Big Datasets

Pandas Profiling by default comprehensively summarizes the input dataset in a way that gives the most insights for data analysis. For small datasets these computations can be performed in real-time. For larger datasets, we have to decide upfront which calculations to make. Whether a computation scales to big data not only depends on it’s complexity, but also on fast implementations that are available.

You may try the options described in the following sections if calculation time is a bottleneck.

Minimal mode

pandas-profiling includes a minimal configuration file, with more expensive computations turned off by default. This is a great starting point for larger datasets.

profile = ProfileReport(large_dataset, minimal=True)
profile.to_file("output.html")

(Minimal mode was introduced in `pandas-profiling` v2.4.0)

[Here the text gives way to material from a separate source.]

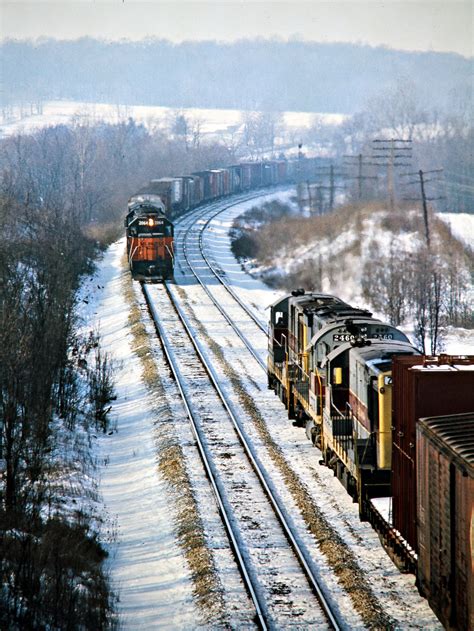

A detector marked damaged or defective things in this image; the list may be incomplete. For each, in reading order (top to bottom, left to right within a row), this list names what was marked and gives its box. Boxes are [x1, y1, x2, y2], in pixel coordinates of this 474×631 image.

rusty freight car [416, 412, 472, 631]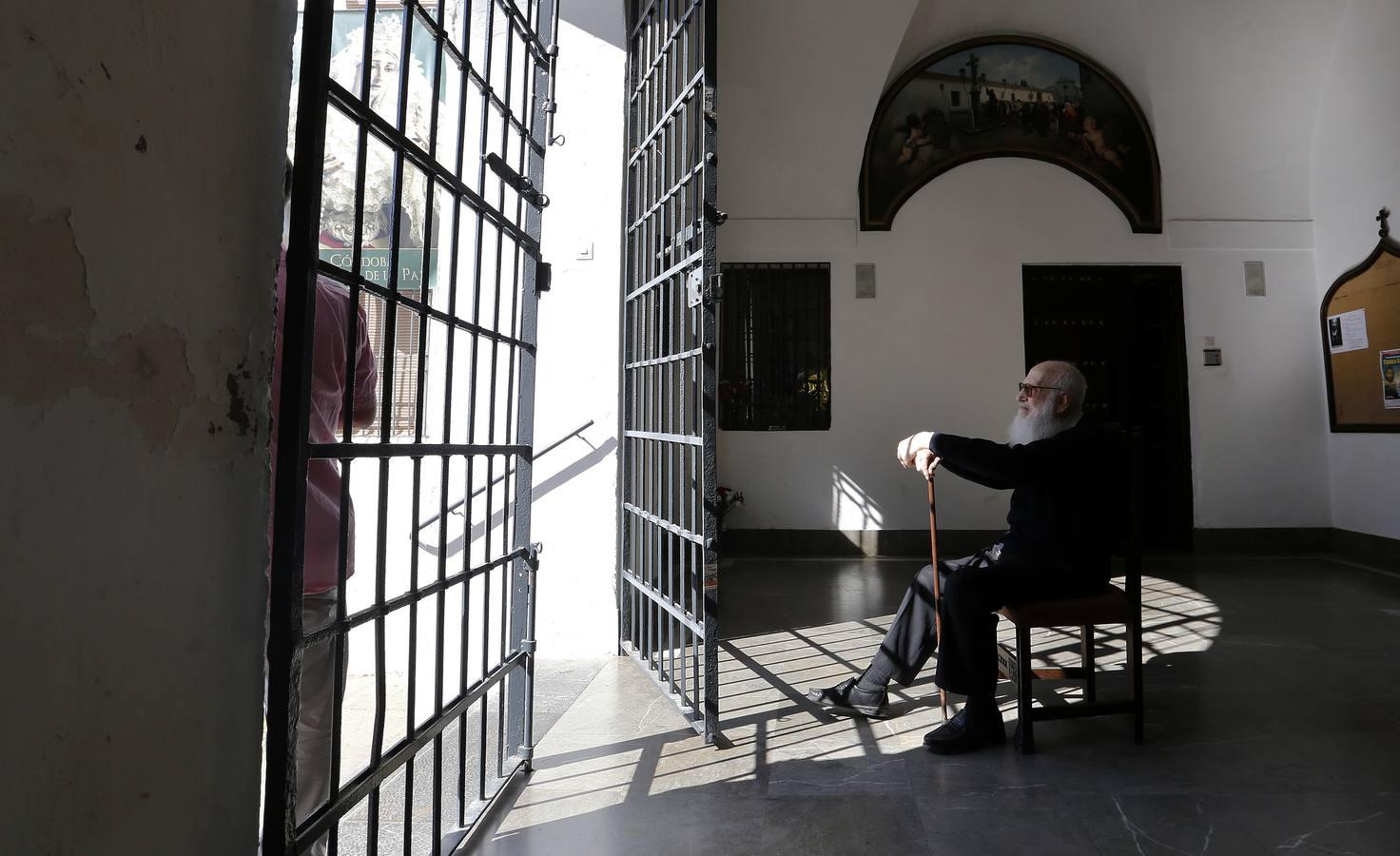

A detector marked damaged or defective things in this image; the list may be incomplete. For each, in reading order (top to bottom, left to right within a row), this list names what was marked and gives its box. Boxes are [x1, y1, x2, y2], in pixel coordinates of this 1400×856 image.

peeling plaster wall [0, 3, 295, 851]
peeling plaster wall [1304, 0, 1400, 537]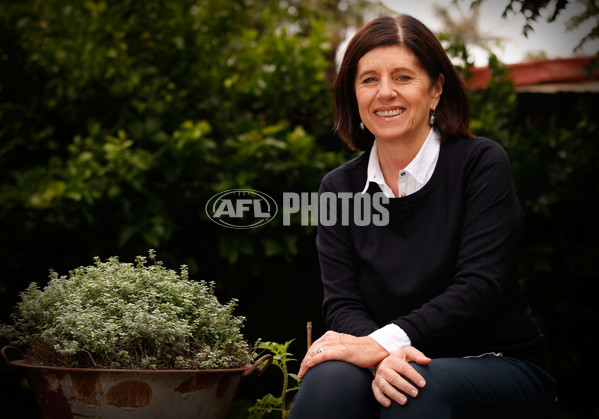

The configuration file can be found here: config_minimal.yaml.

Sample

../_images/twitter_wisdom.png
# Sample 10.000 rows
sample = large_dataset.sample(10000)

profile = ProfileReport(sample, minimal=True)
profile.to_file("output.html")

The reader of the report might want to know that the profile is generated using a sample from the data. An example of how to do this:

description = "Disclaimer: this profiling report was generated using a sample of 5% of the original dataset."
sample = large_dataset.sample(frac=0.05)

profile = sample.profile_report(description=description, minimal=True)
profile.to_file("output.html")

Concurrency

pandas-profiling is under active development. One highly desired feature is to add a scalable backend such as modin, spark or dask. Keep an eye on the GitHub page to follow the updates on concurrent implementation.